■ **Exercises to complete**
1. In the grass puffer text, swap "coastal waters" for "inshore waters" and write out the passage starting with "- Authority: (D." and going on through "cm in length.".
2. Write the next part of the grass puffer text, picking up right after its final sentence.

Scientific classification
- Kingdom: Animalia
- Phylum: Chordata
- Class: Actinopterygii
- Order: Tetraodontiformes
- Family: Tetraodontidae
- Genus: Takifugu
- Species: T. niphobles
- Binomial name: Takifugu niphobles (D. S. Jordan & Snyder, 1901)

= Grass puffer =

- Authority: (D. S. Jordan & Snyder, 1901)
- Conservation status: LC

Species of fish

The grass puffer (Takifugu niphobles), or Kusa-fugu (草河豚), is a species of fish in the pufferfish family (Tetraodontidae). This common to abundant species is found in the northwest Pacific Ocean in China (including Hong Kong and Taiwan), Japan, Korea, the Philippines and Vietnam. It is primarily found in coastal waters, ranging to depths of 20 m, but is often seen in brackish water and has also been recorded briefly entering freshwater. The grass puffer reaches up to 15 cm in length.

■ **Record excerpts**

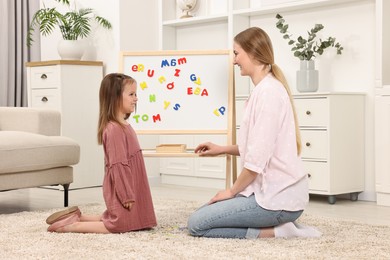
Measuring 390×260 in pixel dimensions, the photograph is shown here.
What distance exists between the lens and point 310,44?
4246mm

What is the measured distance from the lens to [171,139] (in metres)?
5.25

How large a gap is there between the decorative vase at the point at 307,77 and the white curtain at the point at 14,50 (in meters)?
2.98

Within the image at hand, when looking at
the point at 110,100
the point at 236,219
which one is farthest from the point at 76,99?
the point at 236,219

...

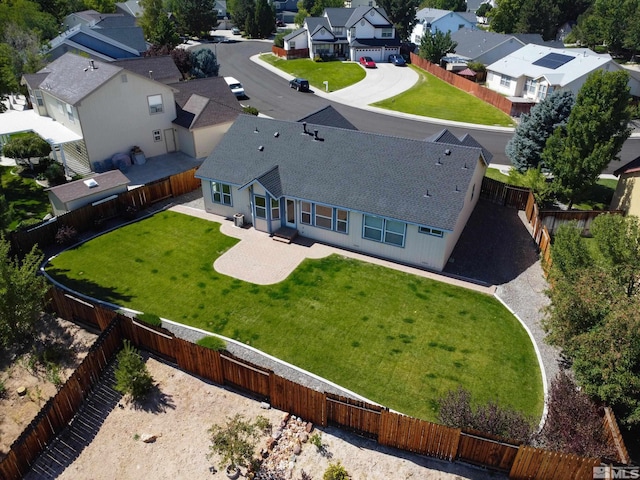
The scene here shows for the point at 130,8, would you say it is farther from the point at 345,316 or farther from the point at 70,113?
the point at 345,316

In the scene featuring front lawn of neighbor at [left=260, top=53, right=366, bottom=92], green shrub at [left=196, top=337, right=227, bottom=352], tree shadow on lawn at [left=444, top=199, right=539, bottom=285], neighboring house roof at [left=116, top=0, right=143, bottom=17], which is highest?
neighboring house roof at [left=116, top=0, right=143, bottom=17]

...

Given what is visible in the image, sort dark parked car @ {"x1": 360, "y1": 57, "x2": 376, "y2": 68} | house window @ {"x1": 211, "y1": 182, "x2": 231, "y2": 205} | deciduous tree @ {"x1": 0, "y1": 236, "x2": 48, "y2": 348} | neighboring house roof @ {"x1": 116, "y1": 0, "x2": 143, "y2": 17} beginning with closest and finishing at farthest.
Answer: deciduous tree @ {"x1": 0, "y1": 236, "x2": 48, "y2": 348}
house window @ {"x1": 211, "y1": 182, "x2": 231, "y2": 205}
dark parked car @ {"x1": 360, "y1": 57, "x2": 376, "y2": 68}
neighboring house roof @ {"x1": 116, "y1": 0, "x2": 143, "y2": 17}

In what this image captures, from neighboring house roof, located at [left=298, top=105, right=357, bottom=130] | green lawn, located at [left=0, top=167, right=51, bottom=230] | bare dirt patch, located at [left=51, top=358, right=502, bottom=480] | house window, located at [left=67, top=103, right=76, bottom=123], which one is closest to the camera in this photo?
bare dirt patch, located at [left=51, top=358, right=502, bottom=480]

■ **Task responses**
1.
- Authority: (D. S. Jordan & Snyder, 1901)
- Conservation status: LC

Species of fish

The grass puffer (Takifugu niphobles), or Kusa-fugu (草河豚), is a species of fish in the pufferfish family (Tetraodontidae). This common to abundant species is found in the northwest Pacific Ocean in China (including Hong Kong and Taiwan), Japan, Korea, the Philippines and Vietnam. It is primarily found in inshore waters, ranging to depths of 20 m, but is often seen in brackish water and has also been recorded briefly entering freshwater. The grass puffer reaches up to 15 cm in length.

2.
==Breeding==
The grass puffer has a highly unusual breeding behavior where large groups gather seasonally in shallow water along certain beaches during high tide, throw themselves onto land (with the help of an incoming wave) where fertilization occurs, and then return to the water. The fertilized eggs may be swept back to the sea or stay on land under rocks for a period, but in the latter case they only hatch when submerged by water during a later high tide. Such a breeding behavior is not known from any other pufferfish, but is known from the unrelated capelin and grunion.

==Relationship with humans==
The grass puffer is often caught off beaches, docks, and piers using various baits such as worms, shrimp, sea lice, or cut fish. They are popular for children to catch and even popular as pets, but their intestines contain the extremely potent pufferfish poison tetrodotoxin which is potentially lethal to humans. The species is not specifically targeted, but sometimes taken as part of the fugu fishery.